What you should do
Reproduce the items below, substituting "millimeters" for every occurrence of "millimetres" and leaving all other text unchanged. Omit the pictures from the output.

(Records from a spatial question set)
###

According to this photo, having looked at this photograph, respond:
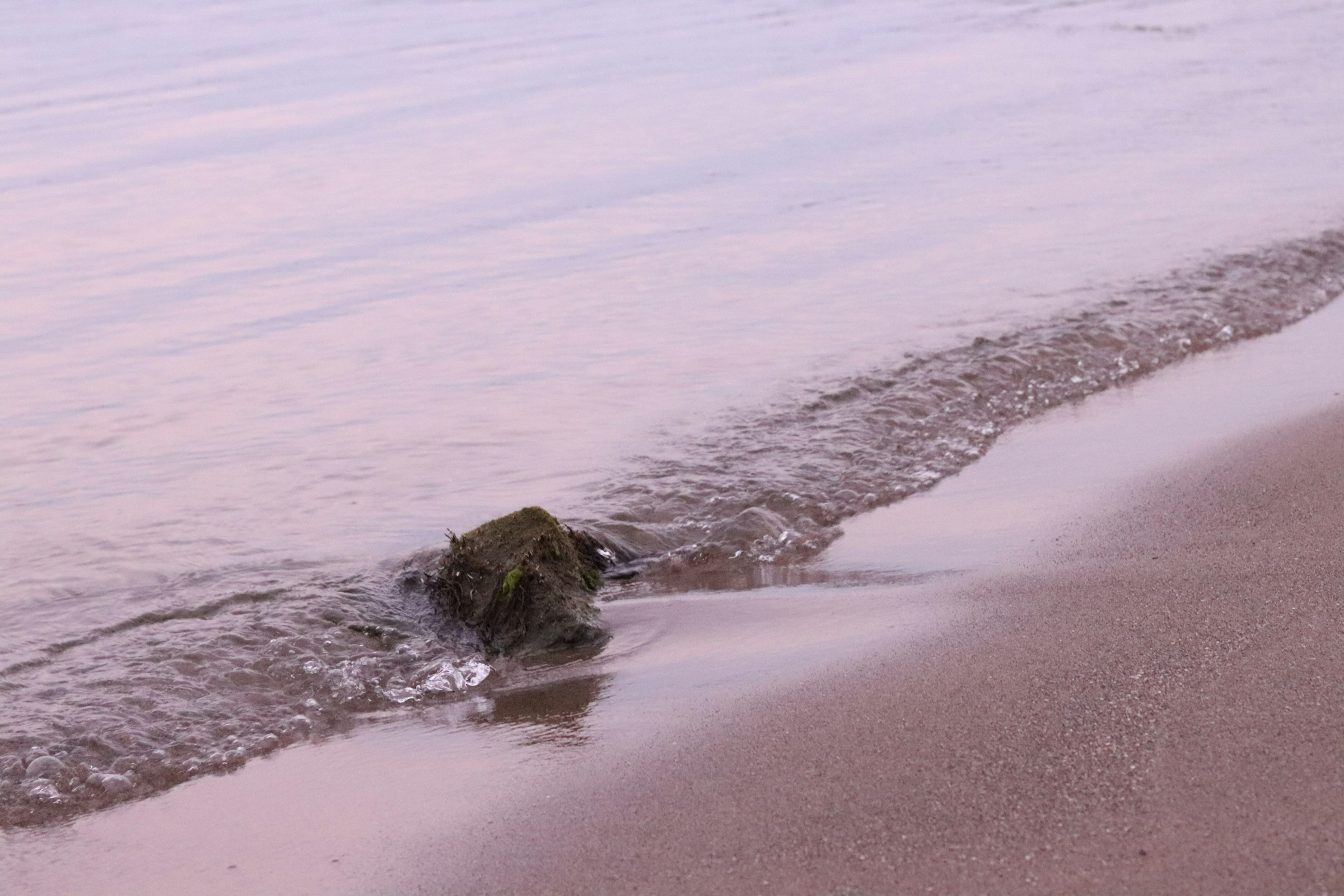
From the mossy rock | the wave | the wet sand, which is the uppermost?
the wave

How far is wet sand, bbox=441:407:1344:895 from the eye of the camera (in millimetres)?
2961

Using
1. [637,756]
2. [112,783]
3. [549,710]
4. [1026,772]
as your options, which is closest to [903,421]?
[549,710]

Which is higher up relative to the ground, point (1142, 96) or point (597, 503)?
point (1142, 96)

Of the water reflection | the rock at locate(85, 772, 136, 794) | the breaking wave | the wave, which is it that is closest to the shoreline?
the water reflection

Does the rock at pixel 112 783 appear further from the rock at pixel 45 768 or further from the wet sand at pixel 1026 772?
the wet sand at pixel 1026 772

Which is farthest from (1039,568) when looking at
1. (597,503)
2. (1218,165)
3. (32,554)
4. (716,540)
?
(1218,165)

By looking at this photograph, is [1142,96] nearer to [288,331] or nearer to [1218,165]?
[1218,165]

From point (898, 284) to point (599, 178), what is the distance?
14.9 ft

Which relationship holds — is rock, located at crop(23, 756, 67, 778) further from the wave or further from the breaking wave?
the wave

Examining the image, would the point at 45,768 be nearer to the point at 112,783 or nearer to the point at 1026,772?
the point at 112,783

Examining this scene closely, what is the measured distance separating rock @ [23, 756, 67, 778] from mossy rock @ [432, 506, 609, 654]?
1.40 m

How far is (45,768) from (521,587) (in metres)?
1.61

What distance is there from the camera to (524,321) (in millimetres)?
9008

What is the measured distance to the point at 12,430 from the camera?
7531mm
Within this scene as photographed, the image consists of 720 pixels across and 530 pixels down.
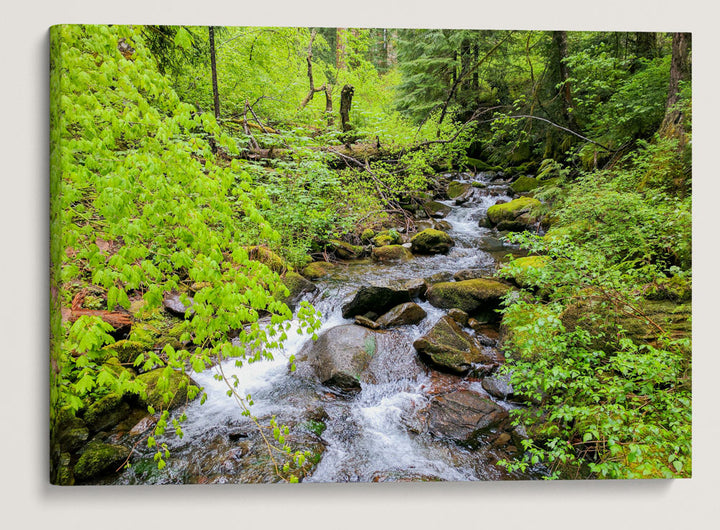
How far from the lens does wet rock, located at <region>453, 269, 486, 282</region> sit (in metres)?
3.09

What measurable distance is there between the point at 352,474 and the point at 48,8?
326 centimetres

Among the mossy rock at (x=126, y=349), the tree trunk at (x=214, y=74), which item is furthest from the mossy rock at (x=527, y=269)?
the mossy rock at (x=126, y=349)

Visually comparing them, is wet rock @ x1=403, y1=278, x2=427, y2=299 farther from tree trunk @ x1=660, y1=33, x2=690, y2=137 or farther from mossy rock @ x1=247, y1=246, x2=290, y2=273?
tree trunk @ x1=660, y1=33, x2=690, y2=137

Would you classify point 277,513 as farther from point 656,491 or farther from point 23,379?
point 656,491

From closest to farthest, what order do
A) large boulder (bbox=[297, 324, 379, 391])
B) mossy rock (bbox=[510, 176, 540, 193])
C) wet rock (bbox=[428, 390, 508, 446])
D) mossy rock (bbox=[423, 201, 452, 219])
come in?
wet rock (bbox=[428, 390, 508, 446])
large boulder (bbox=[297, 324, 379, 391])
mossy rock (bbox=[510, 176, 540, 193])
mossy rock (bbox=[423, 201, 452, 219])

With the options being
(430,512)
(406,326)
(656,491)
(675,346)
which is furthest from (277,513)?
(675,346)

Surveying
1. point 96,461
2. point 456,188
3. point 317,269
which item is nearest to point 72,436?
point 96,461

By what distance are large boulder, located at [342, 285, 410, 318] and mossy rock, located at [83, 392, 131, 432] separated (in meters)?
1.60

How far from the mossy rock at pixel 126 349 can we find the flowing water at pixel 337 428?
1.38 ft

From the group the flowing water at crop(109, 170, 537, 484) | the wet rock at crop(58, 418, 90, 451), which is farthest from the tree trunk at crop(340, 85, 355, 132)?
the wet rock at crop(58, 418, 90, 451)

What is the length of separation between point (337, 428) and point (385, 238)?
5.49ft

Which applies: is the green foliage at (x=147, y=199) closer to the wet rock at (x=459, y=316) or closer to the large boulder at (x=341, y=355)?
the large boulder at (x=341, y=355)

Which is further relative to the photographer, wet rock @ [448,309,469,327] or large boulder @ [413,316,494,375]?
wet rock @ [448,309,469,327]

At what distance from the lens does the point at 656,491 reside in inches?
96.4
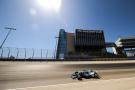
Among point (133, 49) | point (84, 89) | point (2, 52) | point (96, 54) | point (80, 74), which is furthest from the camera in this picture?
point (133, 49)

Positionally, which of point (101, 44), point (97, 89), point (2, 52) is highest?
point (101, 44)

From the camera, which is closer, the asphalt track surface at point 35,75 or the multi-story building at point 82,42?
the asphalt track surface at point 35,75

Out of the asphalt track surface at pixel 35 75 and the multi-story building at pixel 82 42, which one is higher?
the multi-story building at pixel 82 42

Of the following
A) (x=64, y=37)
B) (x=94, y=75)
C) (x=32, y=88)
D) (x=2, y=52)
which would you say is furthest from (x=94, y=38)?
(x=32, y=88)

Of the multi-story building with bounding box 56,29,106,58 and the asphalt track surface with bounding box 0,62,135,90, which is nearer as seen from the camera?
the asphalt track surface with bounding box 0,62,135,90

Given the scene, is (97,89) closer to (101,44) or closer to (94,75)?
(94,75)

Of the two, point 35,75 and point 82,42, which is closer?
point 35,75

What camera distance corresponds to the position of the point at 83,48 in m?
132

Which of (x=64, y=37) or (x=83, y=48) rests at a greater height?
(x=64, y=37)

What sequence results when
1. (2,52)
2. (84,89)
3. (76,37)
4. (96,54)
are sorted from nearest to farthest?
1. (84,89)
2. (2,52)
3. (96,54)
4. (76,37)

###

Solution to this exercise
According to this photo, having looked at this photograph, respond:
From the mossy rock | the wave | the wet sand, which is the uppermost?
the wave

How far is wet sand, bbox=441:407:1344:895 from the eye of the camera (in millimeters)?
2961

Using
1. [637,756]
2. [112,783]
3. [549,710]
4. [1026,772]
as your options, which is closest to [903,421]?
[549,710]

Which is higher up relative to the ground, point (1142, 96) or point (597, 503)?
point (1142, 96)

Of the water reflection | the rock at locate(85, 772, 136, 794) | the breaking wave | the wave, which is it that is closest to the shoreline?
the water reflection

Does the rock at pixel 112 783 appear further from the rock at pixel 45 768 or further from the wet sand at pixel 1026 772?
the wet sand at pixel 1026 772

Which is farthest from (1039,568) when looking at
1. (597,503)
2. (1218,165)
3. (32,554)
4. (716,540)
?
(1218,165)

By looking at this photograph, is [1142,96] nearer to [288,331] or nearer to [1218,165]?
[1218,165]

From point (898, 284) to point (599, 178), what is the distance?
14.9 ft

Which relationship holds — is rock, located at crop(23, 756, 67, 778) further from the wave or further from the breaking wave?
the wave

Examining the image, would the point at 45,768 be nearer to the point at 112,783 or nearer to the point at 1026,772?
the point at 112,783

Examining this scene closely, what is the measured distance separating rock @ [23, 756, 67, 778] from mossy rock @ [432, 506, 609, 654]?
1.40 m

How far is (45,768) from (521,587) (in metres)?
1.61

What distance is there from the camera to (524,321) (in millimeters)?
9008

What is the measured distance to the point at 12,430 from the camera?
7531mm
Within this scene as photographed, the image consists of 720 pixels across and 530 pixels down.
How far from the lens does wet rock, located at <region>453, 269, 486, 282</region> sit (in metres)?
3.09

What measurable distance is there between the point at 352,474 and the point at 48,8?
326 centimetres

Among the mossy rock at (x=126, y=349), the tree trunk at (x=214, y=74), which item is furthest from the mossy rock at (x=527, y=269)?
the mossy rock at (x=126, y=349)

Visually comparing them, is wet rock @ x1=403, y1=278, x2=427, y2=299 farther from tree trunk @ x1=660, y1=33, x2=690, y2=137 or farther from mossy rock @ x1=247, y1=246, x2=290, y2=273?
tree trunk @ x1=660, y1=33, x2=690, y2=137

Would you classify point 277,513 as farther from point 656,491 or farther from point 23,379?
point 656,491

From closest to farthest, what order do
A) large boulder (bbox=[297, 324, 379, 391])
B) mossy rock (bbox=[510, 176, 540, 193])
C) wet rock (bbox=[428, 390, 508, 446])
D) mossy rock (bbox=[423, 201, 452, 219])
come in?
wet rock (bbox=[428, 390, 508, 446])
large boulder (bbox=[297, 324, 379, 391])
mossy rock (bbox=[510, 176, 540, 193])
mossy rock (bbox=[423, 201, 452, 219])

With the options being
(430,512)
(406,326)
(656,491)
(675,346)
which is furthest from (277,513)?
(675,346)

Surveying
1. point 96,461
2. point 456,188
3. point 317,269
which item is nearest to point 72,436?
point 96,461

By what distance are large boulder, located at [342, 285, 410, 318] and mossy rock, located at [83, 392, 131, 432] separated (in meters)?
1.60

How far from the mossy rock at pixel 126 349 can we find the flowing water at pixel 337 428?
1.38 ft

From the group the flowing water at crop(109, 170, 537, 484) | the wet rock at crop(58, 418, 90, 451), which is farthest from the tree trunk at crop(340, 85, 355, 132)?
the wet rock at crop(58, 418, 90, 451)

What is the length of separation between point (337, 428) and point (385, 238)?
5.49ft

Which applies: is the green foliage at (x=147, y=199) closer to the wet rock at (x=459, y=316) or closer to the large boulder at (x=341, y=355)?
the large boulder at (x=341, y=355)

Which is further relative to the photographer, wet rock @ [448,309,469,327] or large boulder @ [413,316,494,375]?
wet rock @ [448,309,469,327]

At what distance from the lens does the point at 656,491 reside in inches?
96.4
Among point (133, 49) | point (84, 89) | point (2, 52) | point (96, 54) | point (80, 74), which is furthest from the camera in this picture?
point (133, 49)

Positionally, which of point (101, 44), point (97, 89), point (2, 52) is highest?
point (101, 44)

From the camera, which is closer, the asphalt track surface at point 35,75 or the multi-story building at point 82,42?
the asphalt track surface at point 35,75

Out of the asphalt track surface at pixel 35 75 and the multi-story building at pixel 82 42, which one is higher?
the multi-story building at pixel 82 42

Of the following
A) (x=64, y=37)
B) (x=94, y=75)
C) (x=32, y=88)
D) (x=2, y=52)
which would you say is furthest from (x=94, y=38)?
(x=32, y=88)

Of the multi-story building with bounding box 56,29,106,58 and the asphalt track surface with bounding box 0,62,135,90, which is nearer as seen from the camera?
the asphalt track surface with bounding box 0,62,135,90

Given the scene, is (97,89) closer to (101,44) or closer to (94,75)?
(94,75)

Of the two, point 35,75 and point 82,42, which is closer?
point 35,75

What camera distance corresponds to the position of the point at 83,48 in m?
132

Which of (x=64, y=37) or (x=83, y=48) rests at a greater height?
(x=64, y=37)

What sequence results when
1. (2,52)
2. (84,89)
3. (76,37)
4. (96,54)
are sorted from nearest to farthest?
1. (84,89)
2. (2,52)
3. (96,54)
4. (76,37)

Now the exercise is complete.